Yesterday there was one new case in managed isolation.
Also yesterday, the Government unveiled its “worst-case scenario” plan on how it would respond to another virus outbreak if one occurred over the summer months.
“If we find it, we’ll stamp it out, and we’ve made sure the Government’s Covid-19 team, and the national support network, are ready,” Covid-19 Response Minister Chris Hipkins said.
And as many New Zealanders are preparing for a “well-earned” summer break, Hipkins put a new Covid-19 twist on a tried-and-tested Kiwi classic.
This summer, he wants people to: “Slip, slop, slap and scan.”
“After a long hard year, New Zealanders do deserve to have a summer holiday,” he said.
Finance Minister Grant Robertson has also outlined how the Government would financially respond if there was a summer outbreak.
This includes another round of the wage subsidy payment if New Zealand – or an affected region – goes into level 3 or 4.
Kiwi nurse dies of Covid-19 at English hospital
A senior Kiwi nurse in the emergency department at a hospital in England has died after contracting Covid-19.
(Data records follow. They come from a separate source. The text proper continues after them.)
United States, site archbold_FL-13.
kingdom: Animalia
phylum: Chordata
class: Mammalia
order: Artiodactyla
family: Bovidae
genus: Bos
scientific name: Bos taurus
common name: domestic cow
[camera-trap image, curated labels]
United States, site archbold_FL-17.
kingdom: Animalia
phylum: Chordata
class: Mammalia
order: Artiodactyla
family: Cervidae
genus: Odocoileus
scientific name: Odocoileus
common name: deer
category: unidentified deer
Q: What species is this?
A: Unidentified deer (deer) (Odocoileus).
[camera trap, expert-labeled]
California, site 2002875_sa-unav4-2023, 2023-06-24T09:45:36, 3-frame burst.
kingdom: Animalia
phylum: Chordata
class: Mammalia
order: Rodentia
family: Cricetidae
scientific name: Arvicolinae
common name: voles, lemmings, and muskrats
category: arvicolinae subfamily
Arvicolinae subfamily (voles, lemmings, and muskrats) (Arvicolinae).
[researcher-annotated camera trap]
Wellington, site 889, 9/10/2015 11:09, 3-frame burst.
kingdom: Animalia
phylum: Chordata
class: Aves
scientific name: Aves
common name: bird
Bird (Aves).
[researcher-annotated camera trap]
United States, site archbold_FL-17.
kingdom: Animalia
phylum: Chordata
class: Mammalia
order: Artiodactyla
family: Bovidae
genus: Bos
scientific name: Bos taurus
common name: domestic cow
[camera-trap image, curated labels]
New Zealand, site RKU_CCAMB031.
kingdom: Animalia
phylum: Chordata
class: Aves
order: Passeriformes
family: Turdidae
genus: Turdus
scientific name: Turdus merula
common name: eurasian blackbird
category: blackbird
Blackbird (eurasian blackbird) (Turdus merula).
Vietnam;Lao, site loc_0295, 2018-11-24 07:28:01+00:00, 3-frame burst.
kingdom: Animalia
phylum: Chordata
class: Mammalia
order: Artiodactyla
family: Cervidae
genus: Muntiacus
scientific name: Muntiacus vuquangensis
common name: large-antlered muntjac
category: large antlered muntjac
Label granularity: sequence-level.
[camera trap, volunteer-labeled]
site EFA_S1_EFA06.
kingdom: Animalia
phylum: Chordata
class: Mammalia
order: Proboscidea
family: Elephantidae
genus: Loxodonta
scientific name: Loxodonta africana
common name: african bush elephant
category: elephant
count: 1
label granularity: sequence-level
New Zealander Barclay Mason had worked at Princess Alexandra Hospital in Harlow, a town north of London, for more than 20 years.
Lance McCarthy, chief executive at The Princess Alexandra Hospital NHS Trust, said he was a kind and valued friend and colleague who was committed to caring for his patients.
“It is with great sadness that I confirm the death of Barclay Mason, a member of our emergency department team, who will be remembered for his commitment to patient care, his kindness and as a valued friend and colleague to many at the Princess Alexandra Hospital,” he said.
“Barclay has been a senior charge nurse at the hospital for over 20 years and his loss will be felt by the many colleagues from across PAHT and the East of England Ambulance service who worked with him.
“Barclay had been recently cared for by the PAHT team for Covid-19.
“Our thoughts are with Barclay’s family, friends and colleagues at this sad time.”
Summer outbreak phases
Phase 1: Assessment
Community case confirmed and transmission risk assessed.
Phase 2: Immediate response
If needed, Ministry of Health Covid-19 Resurgence Plan and National Resurgence Response Plan would be activated. The location and extent of outbreak risk would be assessed.
A central government leadership group would decide if any further action is required, or monitors the situation, or activates response system.
Phrase 3: Sustained Response
If response system activated, a team of central and local government, iwi and community leaders work with local Civil Defence and Emergency Management to manage the outbreak, including: immediate public health response care for vulnerable people and communities support businesses.